What people are talking about

A tier-1 watershed
Due to the basin's strong Mediterranean climate and according to the Umpqua National Forest they receive “about 35 to 60 inches of precipitation annually”(Umpqua National Forest, 1995). With over 3⁄4 of the precipitation occurring during the months of September to May. The Jackson Creek Basin stands out from others due to its unique geological structures, due to the Coastal Marine, Klamath Mountains, and the Western Cascades and High Cascades. According to reports by the Umpqua National Forest, their local plant species is “within the Sierran Steppe-Mixed Forest-Coniferous Forest-Alpine Meadow Province of the Mediterranean Division”(Umpqua National Forest, 1994). That means the watershed contains species of Western Hemlock and Mixed Evergreen Zones. The Watershed is not complete without the mention of its fish populations. According to the American Fisheries Society, the Jackson County watershed is a “tier-1” watershed for its local fish species: coho salmon, sea-run cutthroat trout, and spring chinook salmon. The Jackson Creek watershed was proposed for the commercial timber industry in the 1940s; the creek was a huge contributor to timber production, accounting for a large portion of the county's local economies. The Jackson Creek watershed has been historically and is currently affected by wildfires, beginning with Native American riverside fires to natural wildfires occurring due to climate change and droughts; the ecosystem, water levels, and water resources have been affected.

Wildfire impacts on water rights
In recent years, the Alameda fire has negatively impacted Jackson County, which destroyed over 2,428 structures. Residents noticed a severe impact on their water rights, and the city began water restrictions, meaning residents' water allowance was significantly cut. The local fire department was running out of water in the fire hydrants and needed to tap into residents' supply; this left many angry residents unable to use the water they had paid for. A local Medford resident stated, “Too much heat, too much wind, not enough water, not enough resources''(Darrow, 2020). The wildfires in Jackson Creek are affecting the water quality, ecosystem, and keystone species' health. The wildfires damage the watershed, which leads to higher erosion and flooding; this impacts water-supply resources, residents' water quality, and treatment facilities. Everyone in the county can be equally affected by wildfires as they are unpredictable and spread quickly.
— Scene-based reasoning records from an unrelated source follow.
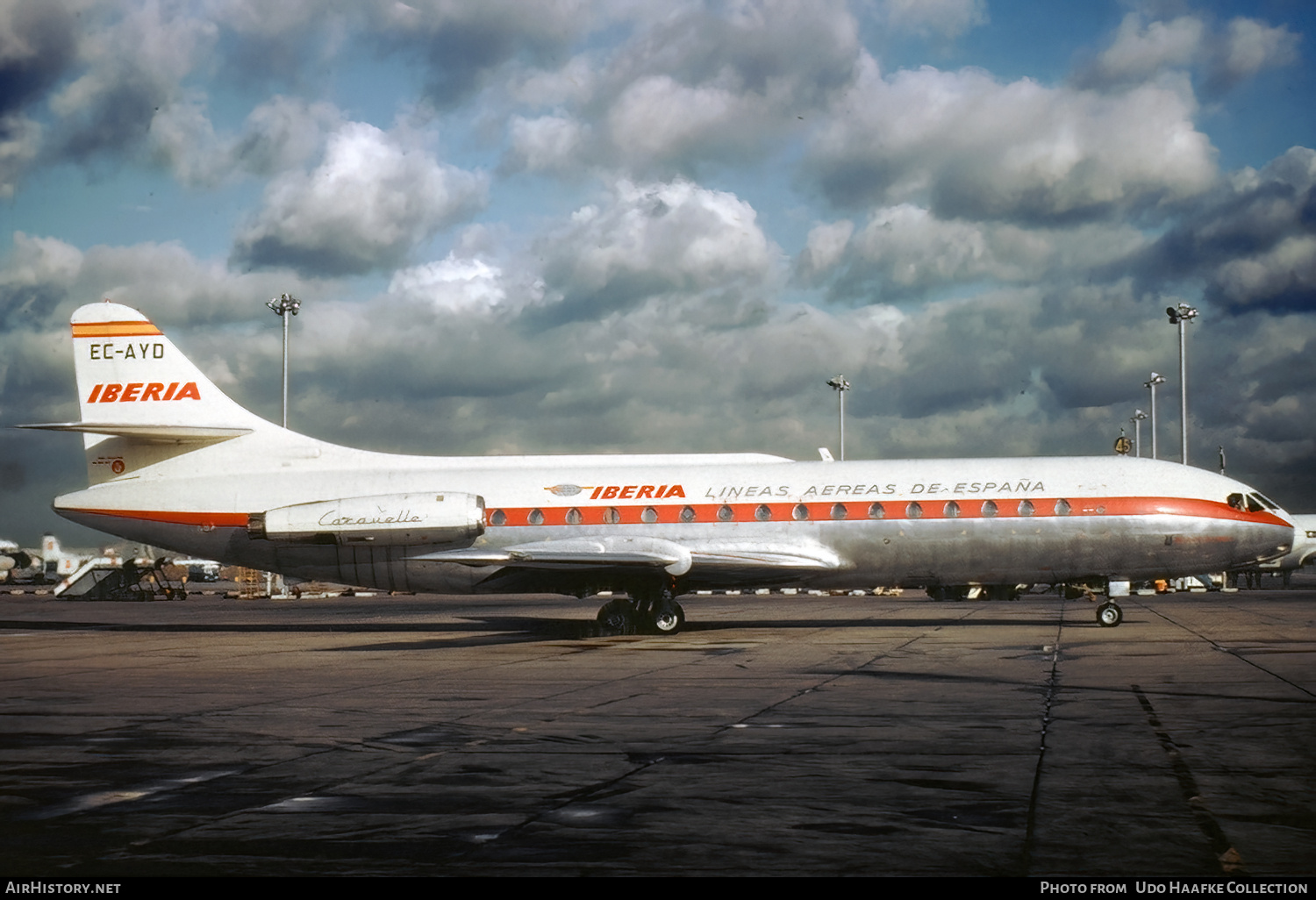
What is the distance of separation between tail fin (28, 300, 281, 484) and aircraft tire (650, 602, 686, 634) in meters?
11.3

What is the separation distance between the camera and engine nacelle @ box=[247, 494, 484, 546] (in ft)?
90.3

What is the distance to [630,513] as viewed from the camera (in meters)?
27.9

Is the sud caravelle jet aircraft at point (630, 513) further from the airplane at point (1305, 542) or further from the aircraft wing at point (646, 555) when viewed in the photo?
the airplane at point (1305, 542)

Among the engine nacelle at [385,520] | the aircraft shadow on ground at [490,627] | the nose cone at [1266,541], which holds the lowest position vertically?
the aircraft shadow on ground at [490,627]

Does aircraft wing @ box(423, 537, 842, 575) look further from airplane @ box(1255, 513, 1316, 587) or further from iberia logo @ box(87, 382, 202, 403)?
airplane @ box(1255, 513, 1316, 587)

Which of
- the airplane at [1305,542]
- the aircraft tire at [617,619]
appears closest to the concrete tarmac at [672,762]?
the aircraft tire at [617,619]

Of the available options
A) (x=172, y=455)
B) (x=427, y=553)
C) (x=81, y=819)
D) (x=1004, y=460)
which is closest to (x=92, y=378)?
(x=172, y=455)

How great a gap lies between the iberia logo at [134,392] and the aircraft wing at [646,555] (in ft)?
27.5

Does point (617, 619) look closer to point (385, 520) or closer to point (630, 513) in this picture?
point (630, 513)

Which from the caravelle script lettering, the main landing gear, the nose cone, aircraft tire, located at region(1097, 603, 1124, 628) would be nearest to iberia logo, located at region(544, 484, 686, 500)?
the main landing gear

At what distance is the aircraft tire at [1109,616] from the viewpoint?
90.0 ft

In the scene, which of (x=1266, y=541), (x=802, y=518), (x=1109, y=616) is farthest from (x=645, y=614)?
(x=1266, y=541)

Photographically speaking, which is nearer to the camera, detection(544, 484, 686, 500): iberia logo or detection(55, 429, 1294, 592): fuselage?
detection(55, 429, 1294, 592): fuselage

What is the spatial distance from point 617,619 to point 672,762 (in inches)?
691
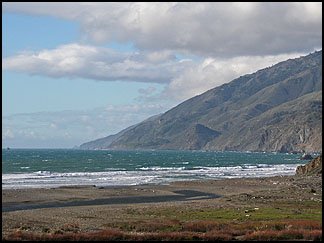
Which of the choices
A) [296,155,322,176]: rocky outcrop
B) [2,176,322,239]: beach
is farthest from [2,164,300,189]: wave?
[2,176,322,239]: beach

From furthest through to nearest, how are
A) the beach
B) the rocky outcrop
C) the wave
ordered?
the rocky outcrop < the wave < the beach

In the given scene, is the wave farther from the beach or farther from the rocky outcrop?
the beach

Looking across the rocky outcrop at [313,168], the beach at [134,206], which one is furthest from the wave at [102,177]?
the beach at [134,206]

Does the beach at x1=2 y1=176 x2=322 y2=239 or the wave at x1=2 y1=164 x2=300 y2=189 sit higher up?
the wave at x1=2 y1=164 x2=300 y2=189

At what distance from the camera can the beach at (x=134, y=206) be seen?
39.4 metres

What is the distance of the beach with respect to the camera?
1551 inches

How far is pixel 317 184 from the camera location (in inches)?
2936

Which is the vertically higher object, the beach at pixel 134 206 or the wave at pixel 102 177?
the wave at pixel 102 177

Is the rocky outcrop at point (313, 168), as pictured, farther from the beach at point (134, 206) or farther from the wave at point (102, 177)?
the beach at point (134, 206)

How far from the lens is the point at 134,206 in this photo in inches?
2135

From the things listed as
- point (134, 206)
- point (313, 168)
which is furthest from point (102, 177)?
point (134, 206)

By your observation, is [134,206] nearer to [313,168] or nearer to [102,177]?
[313,168]

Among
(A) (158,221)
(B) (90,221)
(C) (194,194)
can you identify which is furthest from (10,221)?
(C) (194,194)

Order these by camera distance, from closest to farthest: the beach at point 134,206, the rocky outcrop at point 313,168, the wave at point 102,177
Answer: the beach at point 134,206 → the wave at point 102,177 → the rocky outcrop at point 313,168
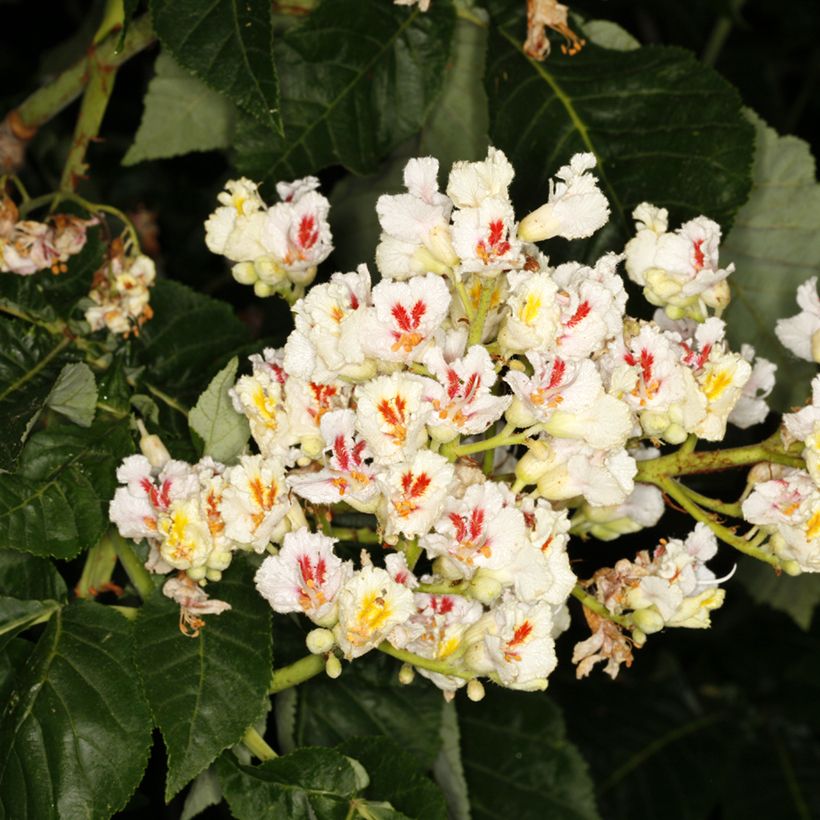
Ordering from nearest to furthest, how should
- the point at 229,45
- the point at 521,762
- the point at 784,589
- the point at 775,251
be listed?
the point at 229,45, the point at 775,251, the point at 521,762, the point at 784,589

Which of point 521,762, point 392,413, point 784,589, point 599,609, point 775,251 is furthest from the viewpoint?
point 784,589

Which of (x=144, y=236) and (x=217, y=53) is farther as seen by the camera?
(x=144, y=236)

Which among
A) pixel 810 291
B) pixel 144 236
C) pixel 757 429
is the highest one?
pixel 810 291

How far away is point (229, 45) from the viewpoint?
0.96m

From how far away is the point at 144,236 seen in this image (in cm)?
138

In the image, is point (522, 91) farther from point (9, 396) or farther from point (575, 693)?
point (575, 693)

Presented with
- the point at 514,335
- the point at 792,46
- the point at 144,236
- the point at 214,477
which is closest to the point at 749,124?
the point at 514,335

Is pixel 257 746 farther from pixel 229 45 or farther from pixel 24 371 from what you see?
pixel 229 45

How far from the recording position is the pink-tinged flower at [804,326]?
925mm

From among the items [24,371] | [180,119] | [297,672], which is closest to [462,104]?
[180,119]

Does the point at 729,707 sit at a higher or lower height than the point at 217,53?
lower

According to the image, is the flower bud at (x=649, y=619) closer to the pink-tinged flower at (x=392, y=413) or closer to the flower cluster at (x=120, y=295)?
the pink-tinged flower at (x=392, y=413)

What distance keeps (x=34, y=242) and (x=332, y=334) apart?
0.38m

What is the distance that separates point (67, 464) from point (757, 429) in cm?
79
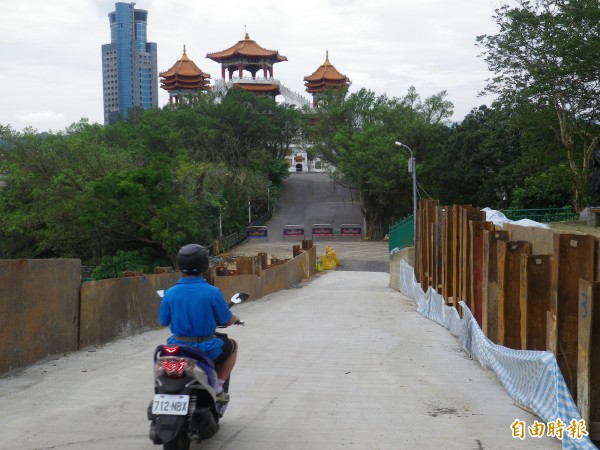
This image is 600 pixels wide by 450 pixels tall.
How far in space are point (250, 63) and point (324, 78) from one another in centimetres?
948

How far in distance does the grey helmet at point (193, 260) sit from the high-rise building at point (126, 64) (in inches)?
6719

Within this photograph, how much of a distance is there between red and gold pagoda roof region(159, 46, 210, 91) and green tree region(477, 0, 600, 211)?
66703 mm

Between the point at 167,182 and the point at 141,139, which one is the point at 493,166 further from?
the point at 141,139

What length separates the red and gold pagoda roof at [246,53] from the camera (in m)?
78.5

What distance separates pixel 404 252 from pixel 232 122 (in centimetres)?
3924

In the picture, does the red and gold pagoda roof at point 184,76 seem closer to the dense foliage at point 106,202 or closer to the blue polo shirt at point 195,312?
the dense foliage at point 106,202

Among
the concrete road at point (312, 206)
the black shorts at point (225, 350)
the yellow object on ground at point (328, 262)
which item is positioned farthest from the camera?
the concrete road at point (312, 206)

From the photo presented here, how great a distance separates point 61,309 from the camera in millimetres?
7934

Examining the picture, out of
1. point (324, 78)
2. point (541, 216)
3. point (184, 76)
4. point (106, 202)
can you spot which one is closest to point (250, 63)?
point (324, 78)

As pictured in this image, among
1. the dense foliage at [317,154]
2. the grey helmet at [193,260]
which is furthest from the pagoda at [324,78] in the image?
the grey helmet at [193,260]

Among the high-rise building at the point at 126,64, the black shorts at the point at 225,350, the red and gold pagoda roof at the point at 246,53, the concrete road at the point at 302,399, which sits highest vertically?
the high-rise building at the point at 126,64

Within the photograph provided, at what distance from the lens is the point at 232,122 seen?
2377 inches

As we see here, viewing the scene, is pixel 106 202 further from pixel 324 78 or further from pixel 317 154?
pixel 324 78

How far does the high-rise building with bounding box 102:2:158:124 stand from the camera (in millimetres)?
171250
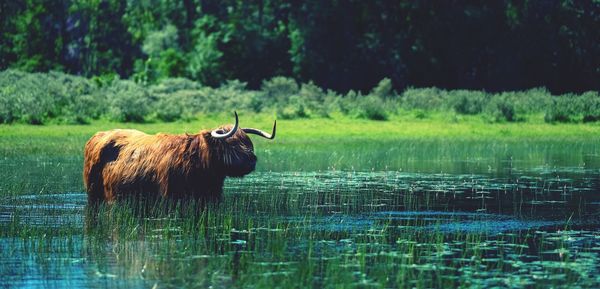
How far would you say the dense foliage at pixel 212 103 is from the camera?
38.6m

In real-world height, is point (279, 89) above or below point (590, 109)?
above

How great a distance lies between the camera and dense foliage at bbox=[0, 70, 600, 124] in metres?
38.6

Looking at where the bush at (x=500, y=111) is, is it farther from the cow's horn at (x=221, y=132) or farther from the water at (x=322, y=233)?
the cow's horn at (x=221, y=132)

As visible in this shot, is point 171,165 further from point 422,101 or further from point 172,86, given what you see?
point 172,86

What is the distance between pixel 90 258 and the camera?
13.4 metres

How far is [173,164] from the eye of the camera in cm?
1772

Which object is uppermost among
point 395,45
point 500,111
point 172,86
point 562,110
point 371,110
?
point 395,45

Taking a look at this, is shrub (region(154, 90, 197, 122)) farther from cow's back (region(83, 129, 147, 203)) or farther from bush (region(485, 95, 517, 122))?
cow's back (region(83, 129, 147, 203))

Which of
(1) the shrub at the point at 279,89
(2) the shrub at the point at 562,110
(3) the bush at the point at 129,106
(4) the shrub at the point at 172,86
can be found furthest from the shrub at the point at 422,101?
(3) the bush at the point at 129,106

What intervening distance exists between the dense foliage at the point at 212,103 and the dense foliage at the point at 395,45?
10635 millimetres

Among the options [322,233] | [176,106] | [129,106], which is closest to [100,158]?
[322,233]

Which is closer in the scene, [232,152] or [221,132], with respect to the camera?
[232,152]

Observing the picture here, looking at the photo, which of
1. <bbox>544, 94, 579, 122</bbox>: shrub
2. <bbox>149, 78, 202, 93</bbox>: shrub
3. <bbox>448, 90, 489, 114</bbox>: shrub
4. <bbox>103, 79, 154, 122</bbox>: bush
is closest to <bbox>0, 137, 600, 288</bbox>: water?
<bbox>103, 79, 154, 122</bbox>: bush

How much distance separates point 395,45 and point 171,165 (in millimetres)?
41246
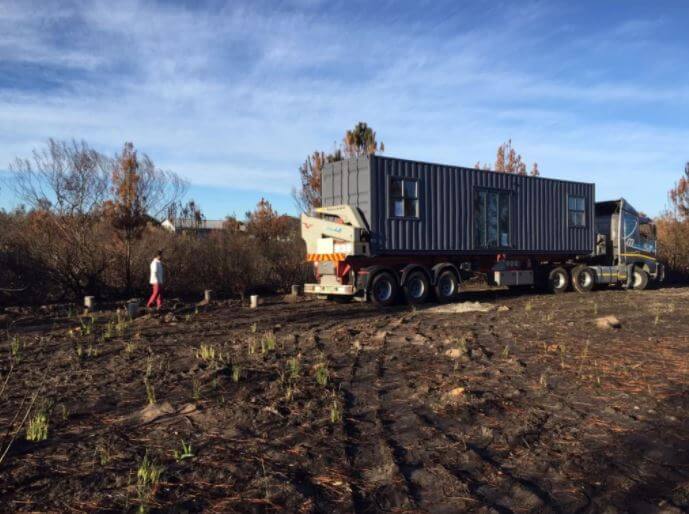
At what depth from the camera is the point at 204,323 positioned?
10734 mm

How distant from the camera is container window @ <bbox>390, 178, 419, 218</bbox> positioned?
46.2 ft

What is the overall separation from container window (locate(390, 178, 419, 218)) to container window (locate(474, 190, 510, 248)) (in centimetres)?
229

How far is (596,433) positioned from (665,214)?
31.5m

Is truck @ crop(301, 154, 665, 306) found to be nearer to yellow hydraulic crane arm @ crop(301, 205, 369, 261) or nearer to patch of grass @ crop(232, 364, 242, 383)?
yellow hydraulic crane arm @ crop(301, 205, 369, 261)

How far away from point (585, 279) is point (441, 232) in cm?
697

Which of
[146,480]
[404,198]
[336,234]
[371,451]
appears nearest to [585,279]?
[404,198]

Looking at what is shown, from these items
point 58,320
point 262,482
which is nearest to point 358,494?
point 262,482

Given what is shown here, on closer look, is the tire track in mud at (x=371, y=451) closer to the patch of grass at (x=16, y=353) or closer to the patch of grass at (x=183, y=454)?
the patch of grass at (x=183, y=454)

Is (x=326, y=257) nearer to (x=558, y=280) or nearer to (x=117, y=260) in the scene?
(x=117, y=260)

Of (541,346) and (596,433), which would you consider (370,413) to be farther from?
(541,346)

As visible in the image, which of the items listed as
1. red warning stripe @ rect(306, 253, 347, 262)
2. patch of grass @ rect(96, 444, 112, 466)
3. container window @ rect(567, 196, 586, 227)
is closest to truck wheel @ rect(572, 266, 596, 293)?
container window @ rect(567, 196, 586, 227)

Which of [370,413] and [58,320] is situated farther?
[58,320]

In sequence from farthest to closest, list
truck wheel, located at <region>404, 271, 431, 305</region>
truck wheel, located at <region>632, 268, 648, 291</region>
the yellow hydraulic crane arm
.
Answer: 1. truck wheel, located at <region>632, 268, 648, 291</region>
2. truck wheel, located at <region>404, 271, 431, 305</region>
3. the yellow hydraulic crane arm

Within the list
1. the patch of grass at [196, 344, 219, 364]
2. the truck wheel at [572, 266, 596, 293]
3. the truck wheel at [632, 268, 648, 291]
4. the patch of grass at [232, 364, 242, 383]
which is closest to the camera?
the patch of grass at [232, 364, 242, 383]
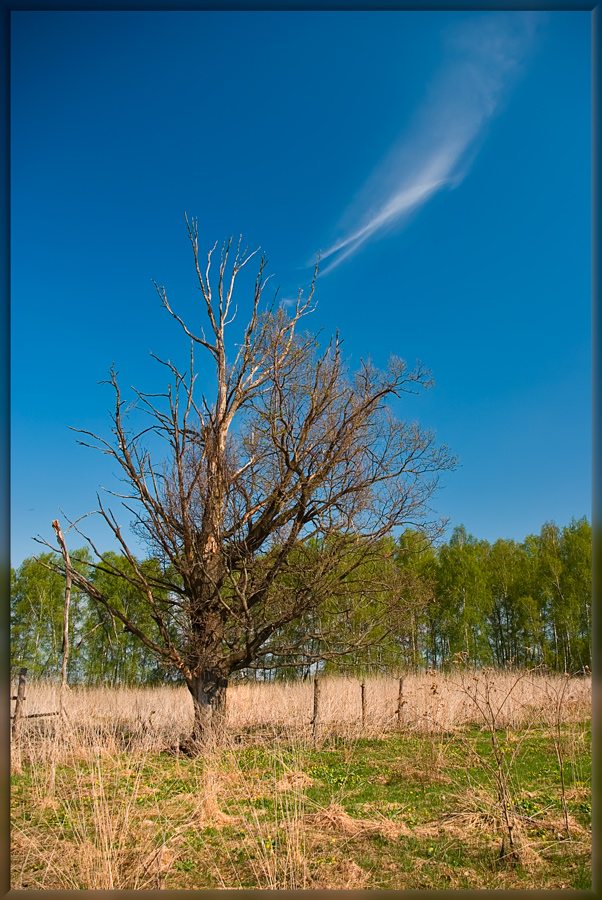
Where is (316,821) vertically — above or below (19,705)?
above

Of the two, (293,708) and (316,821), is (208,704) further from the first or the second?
(316,821)

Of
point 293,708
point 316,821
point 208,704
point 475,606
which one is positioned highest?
point 316,821

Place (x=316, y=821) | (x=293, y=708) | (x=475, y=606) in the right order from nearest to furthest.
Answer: (x=316, y=821), (x=293, y=708), (x=475, y=606)

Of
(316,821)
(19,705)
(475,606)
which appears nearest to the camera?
(316,821)

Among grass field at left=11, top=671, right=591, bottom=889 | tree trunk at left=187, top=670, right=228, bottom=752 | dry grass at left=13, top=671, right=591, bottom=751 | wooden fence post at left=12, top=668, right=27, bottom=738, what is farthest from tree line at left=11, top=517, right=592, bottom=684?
grass field at left=11, top=671, right=591, bottom=889

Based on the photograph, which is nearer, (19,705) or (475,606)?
(19,705)

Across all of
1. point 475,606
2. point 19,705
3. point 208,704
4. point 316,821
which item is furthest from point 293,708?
point 475,606

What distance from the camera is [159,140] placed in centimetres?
458

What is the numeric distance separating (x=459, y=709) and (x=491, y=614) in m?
10.3

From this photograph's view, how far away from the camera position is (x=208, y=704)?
730 cm

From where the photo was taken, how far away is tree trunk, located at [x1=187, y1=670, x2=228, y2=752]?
23.4 ft

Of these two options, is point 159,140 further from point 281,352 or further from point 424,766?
point 424,766

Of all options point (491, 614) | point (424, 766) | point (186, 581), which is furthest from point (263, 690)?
point (491, 614)

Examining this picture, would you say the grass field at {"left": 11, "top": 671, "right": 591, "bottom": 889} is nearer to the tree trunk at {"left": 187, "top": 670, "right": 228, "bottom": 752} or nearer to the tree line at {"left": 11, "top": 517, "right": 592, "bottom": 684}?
the tree trunk at {"left": 187, "top": 670, "right": 228, "bottom": 752}
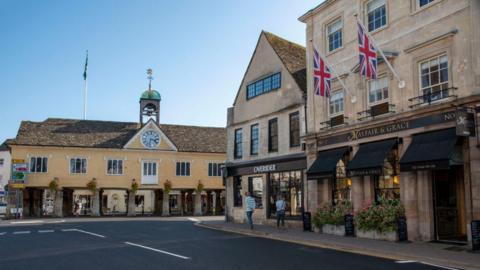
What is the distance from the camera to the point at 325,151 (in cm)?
2211

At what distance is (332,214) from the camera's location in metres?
20.7

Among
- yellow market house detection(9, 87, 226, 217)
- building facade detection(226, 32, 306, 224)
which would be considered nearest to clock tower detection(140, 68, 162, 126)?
yellow market house detection(9, 87, 226, 217)

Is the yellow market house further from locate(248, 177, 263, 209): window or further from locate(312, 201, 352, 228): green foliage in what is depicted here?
locate(312, 201, 352, 228): green foliage

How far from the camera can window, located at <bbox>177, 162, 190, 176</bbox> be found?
5131cm

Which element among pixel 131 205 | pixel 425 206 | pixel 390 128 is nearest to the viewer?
pixel 425 206

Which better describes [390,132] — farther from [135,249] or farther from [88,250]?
[88,250]

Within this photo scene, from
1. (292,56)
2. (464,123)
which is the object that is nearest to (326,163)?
(464,123)

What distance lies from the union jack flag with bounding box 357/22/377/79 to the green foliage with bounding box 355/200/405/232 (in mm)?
4758

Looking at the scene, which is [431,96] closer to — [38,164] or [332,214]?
[332,214]

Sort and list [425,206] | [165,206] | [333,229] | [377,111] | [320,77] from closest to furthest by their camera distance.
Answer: [425,206]
[377,111]
[333,229]
[320,77]
[165,206]

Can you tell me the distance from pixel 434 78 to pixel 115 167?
37725 millimetres

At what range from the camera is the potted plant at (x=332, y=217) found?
2018 centimetres

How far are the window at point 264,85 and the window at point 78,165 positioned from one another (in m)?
24.3

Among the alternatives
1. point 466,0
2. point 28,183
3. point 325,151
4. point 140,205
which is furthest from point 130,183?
point 466,0
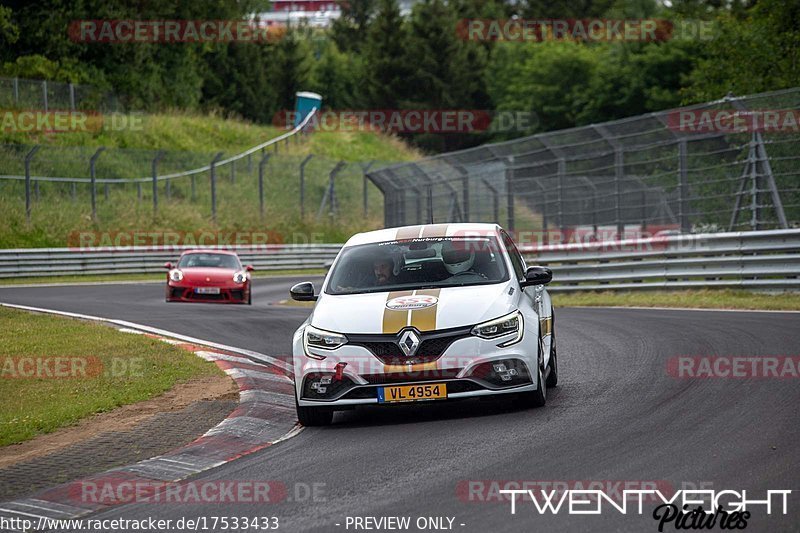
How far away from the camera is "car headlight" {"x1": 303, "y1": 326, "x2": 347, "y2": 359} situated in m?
8.57

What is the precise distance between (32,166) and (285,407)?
2822cm

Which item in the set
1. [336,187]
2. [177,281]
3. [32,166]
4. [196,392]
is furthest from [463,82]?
[196,392]

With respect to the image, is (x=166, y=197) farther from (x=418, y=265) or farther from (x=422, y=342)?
(x=422, y=342)

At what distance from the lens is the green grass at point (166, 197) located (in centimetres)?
3578

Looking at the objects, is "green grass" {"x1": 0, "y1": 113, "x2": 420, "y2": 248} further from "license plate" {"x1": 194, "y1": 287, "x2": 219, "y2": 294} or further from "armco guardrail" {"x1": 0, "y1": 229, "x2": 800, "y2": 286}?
"armco guardrail" {"x1": 0, "y1": 229, "x2": 800, "y2": 286}

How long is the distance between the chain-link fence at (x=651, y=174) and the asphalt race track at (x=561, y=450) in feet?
23.2

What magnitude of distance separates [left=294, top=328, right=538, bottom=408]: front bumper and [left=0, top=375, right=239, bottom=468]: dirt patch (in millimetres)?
1652

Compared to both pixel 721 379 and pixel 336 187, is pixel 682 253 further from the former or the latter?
pixel 336 187

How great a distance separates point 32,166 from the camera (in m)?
35.5

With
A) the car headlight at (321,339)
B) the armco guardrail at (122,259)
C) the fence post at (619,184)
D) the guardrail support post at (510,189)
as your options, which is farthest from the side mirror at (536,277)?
the armco guardrail at (122,259)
Low levels in Jackson Creek
Emigrant Lake, a tributary of Jackson Creek, has reached a historic low, which is threatening the local salmon and steelhead habitats. The Medford Mail Tribune reports that “Ashland was experiencing the lowest water levels in their history, which dates back to the late 1950s and early 1960s”(Medford Mail Tribune, 2020). In Jackson County, 203,206 residents, which account for 100% of their population, are being affected by droughts. Per the National Integrated Drought Information System, Jackson County is at D2-Severe Drought: “ Pastures are brown; hay yields are down, and prices are up; producers are selling cattle; Fire risk increases; Marshes are drying up, little water is available for waterfowl and wildlife; bears are moving into urban areas”(NIDIS, 2023). Jackson County has been hit hard with drought due to the daunting approach of climate change. The droughts are killing key economic resources and are impacting residents' quality of life and water.